## Aim of the task
Write out again the lines from the line with "Microsoft Xbox One" up to and including the line with "Гумові чоботи на флісі", exactly as they stand below, and skip any picture.

## Available data

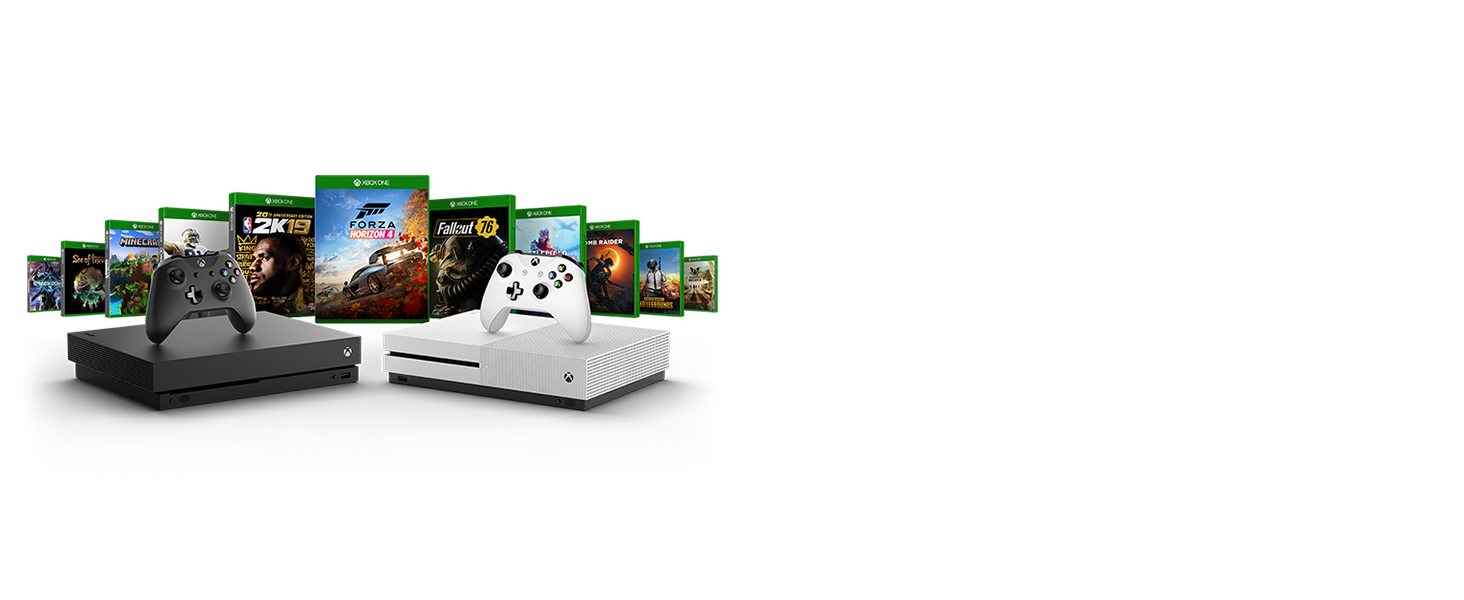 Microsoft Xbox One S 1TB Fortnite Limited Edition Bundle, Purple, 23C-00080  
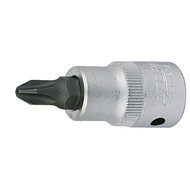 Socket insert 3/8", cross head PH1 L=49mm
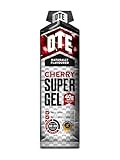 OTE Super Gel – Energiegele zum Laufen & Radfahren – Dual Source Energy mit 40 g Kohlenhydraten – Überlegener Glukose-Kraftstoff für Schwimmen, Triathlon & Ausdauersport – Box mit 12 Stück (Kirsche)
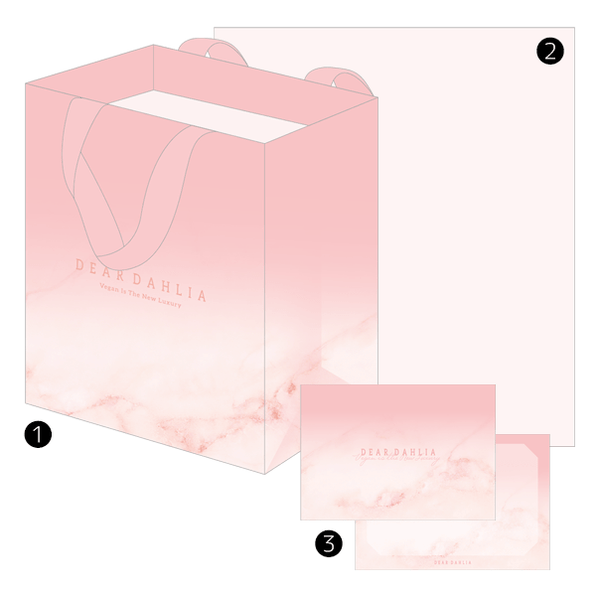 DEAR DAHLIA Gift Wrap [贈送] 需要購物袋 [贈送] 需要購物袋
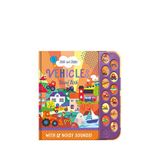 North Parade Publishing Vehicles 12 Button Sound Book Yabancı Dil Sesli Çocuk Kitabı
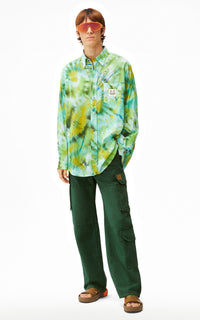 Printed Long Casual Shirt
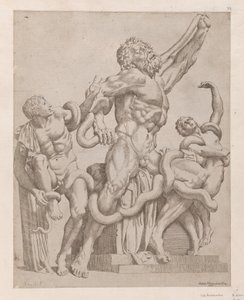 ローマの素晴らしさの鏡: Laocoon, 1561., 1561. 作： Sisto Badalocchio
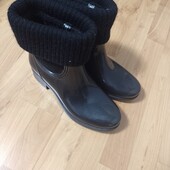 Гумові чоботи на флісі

==

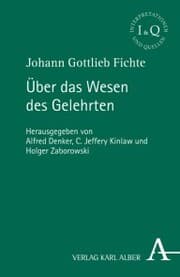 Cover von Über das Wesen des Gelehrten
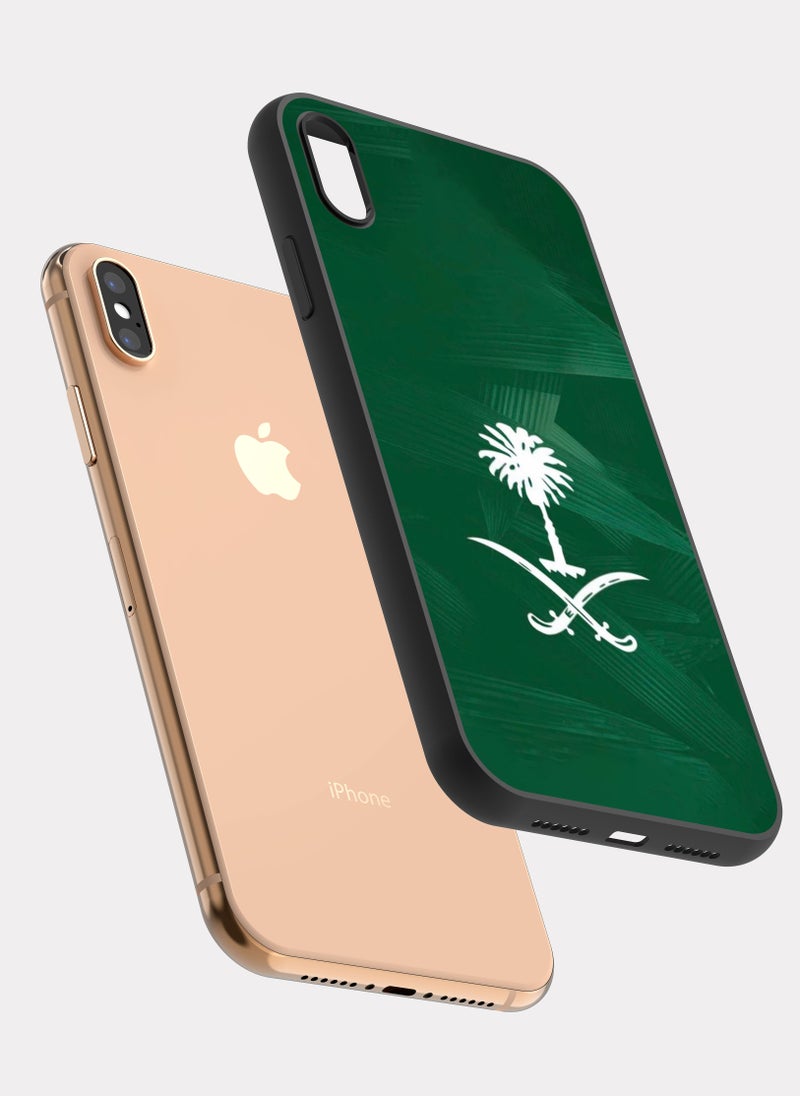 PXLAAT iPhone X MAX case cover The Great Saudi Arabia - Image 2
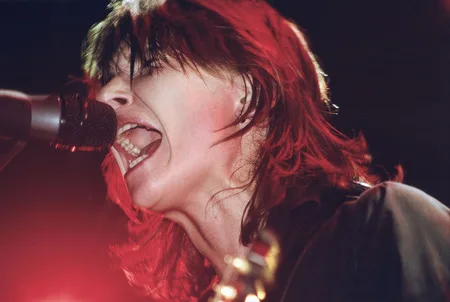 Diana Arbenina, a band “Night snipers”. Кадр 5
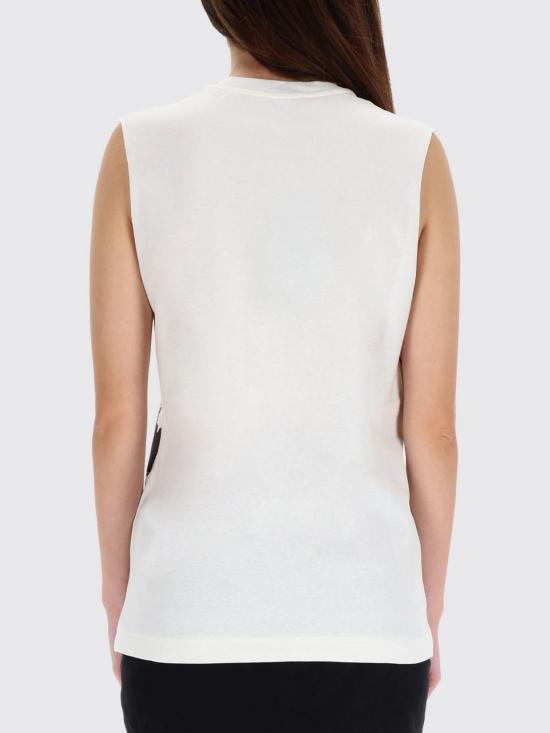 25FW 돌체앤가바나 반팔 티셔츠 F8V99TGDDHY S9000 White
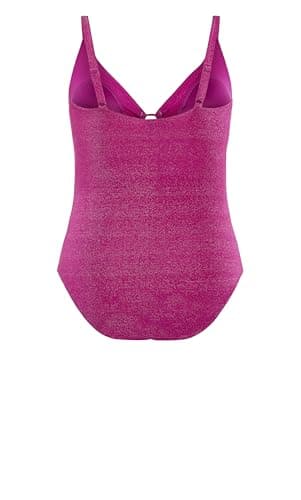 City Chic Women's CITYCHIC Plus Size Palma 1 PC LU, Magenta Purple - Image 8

## Result of this task
 Microsoft Xbox One S 1TB Fortnite Limited Edition Bundle, Purple, 23C-00080  
 Socket insert 3/8", cross head PH1 L=49mm
 OTE Super Gel – Energiegele zum Laufen & Radfahren – Dual Source Energy mit 40 g Kohlenhydraten – Überlegener Glukose-Kraftstoff für Schwimmen, Triathlon & Ausdauersport – Box mit 12 Stück (Kirsche)
 DEAR DAHLIA Gift Wrap [贈送] 需要購物袋 [贈送] 需要購物袋
 North Parade Publishing Vehicles 12 Button Sound Book Yabancı Dil Sesli Çocuk Kitabı
 Printed Long Casual Shirt
 ローマの素晴らしさの鏡: Laocoon, 1561., 1561. 作： Sisto Badalocchio
 Гумові чоботи на флісі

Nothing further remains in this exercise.